Everyone has a story about cancer.

A parent.
A friend.
A loved one.

In 2024 alone, there were 2.7 million new cancer cases diagnosed and 1.3 million cancer-related deaths.

This is why prevention, early detection, care, and research matter, and why we have invested €2.7 billion here.

Today, on World Cancer Day, we mark 5 years of Europe’s Beating Cancer Plan.

We are investing and working with hundreds of partners to build a healthier Europe. 🎗️

Find out more: https://link.europa.eu/7tFbcB

@EUCommission

There is a serious misunderstanding about cancer, it's not something that can be cured permanently, simply put, it is the error correction of the body going wrong, which is more likely with age, fitness and exposure to carcinogenic material. The first we can do nothing about, the second is within our power, the third really requires politicians to hold commercial interests in check.

@Greg2935, biological age is a malleable thing, we can change it. But in order to make a dent, we need therapies order(s) of magnitude better than current possibilities. For that, we need huge biomedical research.

For supporting funding of that research, please request it from your government and sign the #DublinLongevityDeclaration 👇
https://dublinlongevitydeclaration.org/

Dublin Longevity Declaration

Consensus Recommendation to Immediately Expand Research on Extending Healthy Lifespans

Dublin Longevity Declaration
@kubofhromoslav I'm sorry but that simply not true, cell division results in a shorter dna strand in the telomeres, you can only divide a cell a certain number of times before you start losing bits of the useful dna. There is no way to replace the lost dna.
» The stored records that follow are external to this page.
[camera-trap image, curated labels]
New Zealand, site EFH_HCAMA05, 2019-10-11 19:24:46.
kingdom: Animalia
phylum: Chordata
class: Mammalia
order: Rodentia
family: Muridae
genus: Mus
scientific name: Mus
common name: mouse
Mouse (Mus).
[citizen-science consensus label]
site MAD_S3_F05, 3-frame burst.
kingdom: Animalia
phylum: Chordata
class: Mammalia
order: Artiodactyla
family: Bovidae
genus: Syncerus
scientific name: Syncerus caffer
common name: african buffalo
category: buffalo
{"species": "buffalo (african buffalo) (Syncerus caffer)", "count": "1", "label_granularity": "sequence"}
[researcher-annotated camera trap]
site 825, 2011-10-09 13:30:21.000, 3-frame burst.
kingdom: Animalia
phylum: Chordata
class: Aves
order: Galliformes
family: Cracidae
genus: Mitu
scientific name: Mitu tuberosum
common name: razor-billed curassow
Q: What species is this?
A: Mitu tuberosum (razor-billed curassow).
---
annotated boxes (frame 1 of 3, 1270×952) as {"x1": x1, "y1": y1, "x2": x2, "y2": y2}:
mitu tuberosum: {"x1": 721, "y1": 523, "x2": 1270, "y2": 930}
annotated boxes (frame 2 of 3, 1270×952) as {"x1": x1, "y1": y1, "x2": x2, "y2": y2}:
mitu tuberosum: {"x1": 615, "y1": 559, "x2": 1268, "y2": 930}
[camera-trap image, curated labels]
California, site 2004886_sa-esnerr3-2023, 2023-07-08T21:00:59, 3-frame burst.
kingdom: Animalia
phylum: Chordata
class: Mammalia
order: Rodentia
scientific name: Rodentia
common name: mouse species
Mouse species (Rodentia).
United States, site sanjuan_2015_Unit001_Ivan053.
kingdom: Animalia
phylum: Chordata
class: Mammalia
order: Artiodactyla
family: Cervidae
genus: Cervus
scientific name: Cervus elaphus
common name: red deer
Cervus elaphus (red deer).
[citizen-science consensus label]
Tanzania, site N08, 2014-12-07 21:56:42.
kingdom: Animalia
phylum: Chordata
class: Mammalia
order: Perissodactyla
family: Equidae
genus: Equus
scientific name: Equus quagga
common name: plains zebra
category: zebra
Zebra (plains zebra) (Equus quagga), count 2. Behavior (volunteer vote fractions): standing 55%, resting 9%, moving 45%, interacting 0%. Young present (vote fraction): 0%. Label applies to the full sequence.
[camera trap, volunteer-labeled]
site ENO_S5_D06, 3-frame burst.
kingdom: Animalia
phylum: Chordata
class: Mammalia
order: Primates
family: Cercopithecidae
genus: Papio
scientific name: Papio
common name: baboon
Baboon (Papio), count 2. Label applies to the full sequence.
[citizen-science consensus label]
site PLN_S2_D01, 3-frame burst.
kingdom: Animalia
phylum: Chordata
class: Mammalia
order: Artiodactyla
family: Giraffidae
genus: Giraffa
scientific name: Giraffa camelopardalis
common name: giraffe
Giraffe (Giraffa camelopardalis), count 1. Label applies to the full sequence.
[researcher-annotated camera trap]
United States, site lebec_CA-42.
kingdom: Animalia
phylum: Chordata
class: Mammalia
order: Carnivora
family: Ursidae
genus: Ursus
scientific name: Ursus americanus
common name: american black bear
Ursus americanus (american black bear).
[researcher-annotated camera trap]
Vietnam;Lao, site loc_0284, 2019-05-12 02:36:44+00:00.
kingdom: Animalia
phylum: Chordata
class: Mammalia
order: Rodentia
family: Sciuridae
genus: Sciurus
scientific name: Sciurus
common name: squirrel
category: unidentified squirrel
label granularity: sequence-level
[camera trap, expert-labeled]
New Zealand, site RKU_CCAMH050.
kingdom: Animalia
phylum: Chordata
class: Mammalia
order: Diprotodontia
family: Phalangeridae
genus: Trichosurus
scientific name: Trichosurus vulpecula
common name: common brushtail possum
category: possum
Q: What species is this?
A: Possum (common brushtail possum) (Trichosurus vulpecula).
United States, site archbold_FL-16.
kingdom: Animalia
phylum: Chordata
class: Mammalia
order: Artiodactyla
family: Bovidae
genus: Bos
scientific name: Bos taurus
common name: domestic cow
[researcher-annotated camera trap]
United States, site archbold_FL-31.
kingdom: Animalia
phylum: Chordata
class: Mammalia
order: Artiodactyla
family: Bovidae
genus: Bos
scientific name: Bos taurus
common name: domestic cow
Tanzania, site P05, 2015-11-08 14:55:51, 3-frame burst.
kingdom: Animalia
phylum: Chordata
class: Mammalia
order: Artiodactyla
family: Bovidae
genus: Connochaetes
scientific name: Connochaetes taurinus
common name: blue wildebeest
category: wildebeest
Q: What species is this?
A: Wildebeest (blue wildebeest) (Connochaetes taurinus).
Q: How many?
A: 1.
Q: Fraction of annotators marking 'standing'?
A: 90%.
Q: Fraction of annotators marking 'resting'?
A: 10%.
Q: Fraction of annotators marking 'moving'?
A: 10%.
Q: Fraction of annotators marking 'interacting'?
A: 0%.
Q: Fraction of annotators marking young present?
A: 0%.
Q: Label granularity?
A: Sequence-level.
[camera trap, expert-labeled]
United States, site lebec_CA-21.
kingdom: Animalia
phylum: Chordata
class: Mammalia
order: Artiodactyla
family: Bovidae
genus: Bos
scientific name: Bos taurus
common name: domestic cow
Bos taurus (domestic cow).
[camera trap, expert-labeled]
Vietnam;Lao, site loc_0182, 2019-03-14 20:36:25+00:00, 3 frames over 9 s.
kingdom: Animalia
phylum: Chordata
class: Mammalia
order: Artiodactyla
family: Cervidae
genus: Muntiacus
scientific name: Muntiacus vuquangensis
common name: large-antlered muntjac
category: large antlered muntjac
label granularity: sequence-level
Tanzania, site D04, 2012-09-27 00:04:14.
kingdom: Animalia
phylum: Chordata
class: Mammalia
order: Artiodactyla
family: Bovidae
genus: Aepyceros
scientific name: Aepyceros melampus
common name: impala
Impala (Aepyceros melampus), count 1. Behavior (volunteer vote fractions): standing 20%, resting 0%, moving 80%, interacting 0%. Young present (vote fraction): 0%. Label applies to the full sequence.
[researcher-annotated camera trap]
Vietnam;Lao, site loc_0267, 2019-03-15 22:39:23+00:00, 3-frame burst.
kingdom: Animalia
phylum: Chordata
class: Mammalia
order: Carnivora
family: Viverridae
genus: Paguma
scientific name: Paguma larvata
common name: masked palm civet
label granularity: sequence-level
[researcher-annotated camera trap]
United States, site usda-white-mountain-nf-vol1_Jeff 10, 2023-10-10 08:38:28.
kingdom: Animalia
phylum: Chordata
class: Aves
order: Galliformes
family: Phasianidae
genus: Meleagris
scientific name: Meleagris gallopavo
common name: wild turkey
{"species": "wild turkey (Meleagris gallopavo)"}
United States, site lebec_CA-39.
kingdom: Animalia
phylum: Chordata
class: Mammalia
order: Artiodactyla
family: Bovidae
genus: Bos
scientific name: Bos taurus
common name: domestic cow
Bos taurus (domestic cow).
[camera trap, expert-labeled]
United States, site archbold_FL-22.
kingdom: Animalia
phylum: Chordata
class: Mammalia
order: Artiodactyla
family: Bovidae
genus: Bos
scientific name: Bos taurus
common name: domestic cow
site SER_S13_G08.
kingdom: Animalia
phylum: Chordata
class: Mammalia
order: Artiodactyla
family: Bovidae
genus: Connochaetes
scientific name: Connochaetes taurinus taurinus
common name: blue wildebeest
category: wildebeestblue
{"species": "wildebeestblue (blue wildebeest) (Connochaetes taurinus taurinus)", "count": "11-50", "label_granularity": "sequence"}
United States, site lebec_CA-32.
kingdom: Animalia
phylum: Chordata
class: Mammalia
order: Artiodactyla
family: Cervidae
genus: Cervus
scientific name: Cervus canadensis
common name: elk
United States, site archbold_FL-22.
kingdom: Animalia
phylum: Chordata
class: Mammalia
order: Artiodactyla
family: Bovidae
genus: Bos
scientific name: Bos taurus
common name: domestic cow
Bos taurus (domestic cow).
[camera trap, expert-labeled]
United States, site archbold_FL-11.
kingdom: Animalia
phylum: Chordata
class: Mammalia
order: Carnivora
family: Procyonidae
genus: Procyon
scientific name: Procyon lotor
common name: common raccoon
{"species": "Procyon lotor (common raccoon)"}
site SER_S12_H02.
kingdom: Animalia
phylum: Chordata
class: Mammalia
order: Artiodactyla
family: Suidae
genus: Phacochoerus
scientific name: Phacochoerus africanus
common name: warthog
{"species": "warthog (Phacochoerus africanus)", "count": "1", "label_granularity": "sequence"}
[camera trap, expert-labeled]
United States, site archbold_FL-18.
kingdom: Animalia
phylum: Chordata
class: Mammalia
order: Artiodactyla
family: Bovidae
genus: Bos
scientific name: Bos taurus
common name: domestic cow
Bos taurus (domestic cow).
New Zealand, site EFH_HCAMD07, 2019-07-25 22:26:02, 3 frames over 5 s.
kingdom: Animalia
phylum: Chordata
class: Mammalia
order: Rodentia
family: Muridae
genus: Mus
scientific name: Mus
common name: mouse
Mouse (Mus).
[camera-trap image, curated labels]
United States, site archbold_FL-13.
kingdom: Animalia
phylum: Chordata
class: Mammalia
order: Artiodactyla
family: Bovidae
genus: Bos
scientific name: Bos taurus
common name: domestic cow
Furthermore, errors occur during normal cell division that will eventually lead to cancer or cell inviability and this is why we reproduce, it's the ultimate error correction.

@Greg2935, I am well aware of some problems and that solutions are difficult to create. So I am advocating for more research rather sooner than later.

Telomeres can be relenghtened with brief reactivation of telomerase. Alternatively, fresh cells derived from induced adult stem cells, multiplicated in bioreactor can be introduced to body to circumvent that.

@Greg2935, indeed, it is hard to correct damaged DNA. But it is possible that beyond cancer, cell core DNA damage is not life threatening in current lifespans. See the book "Ending Aging" by Aubrey de Grey and Michael Rae for deep argument about this.

Still, cancer needs to be treated in some way. And when we will be able to rejuvenate other parts of our bodies, risk of cancer is expected to decrease. Still, not full win but nice progress.

@Greg2935, we already can rejuvenate epigenome in lab. So DNA stays the same but it's switches are as of younger version. That helps a lot!

Human trials are happening around this time - see Life Bioscience of Dr. David Sinclair.

@Greg2935, and finally a food for thought: humans are born biologically very young, despite they are created from cells from parents who are significantly older. How? Can we somehow reproduce this phenomenon that nature is doing already for billions of years and all of us has it in our own DNA?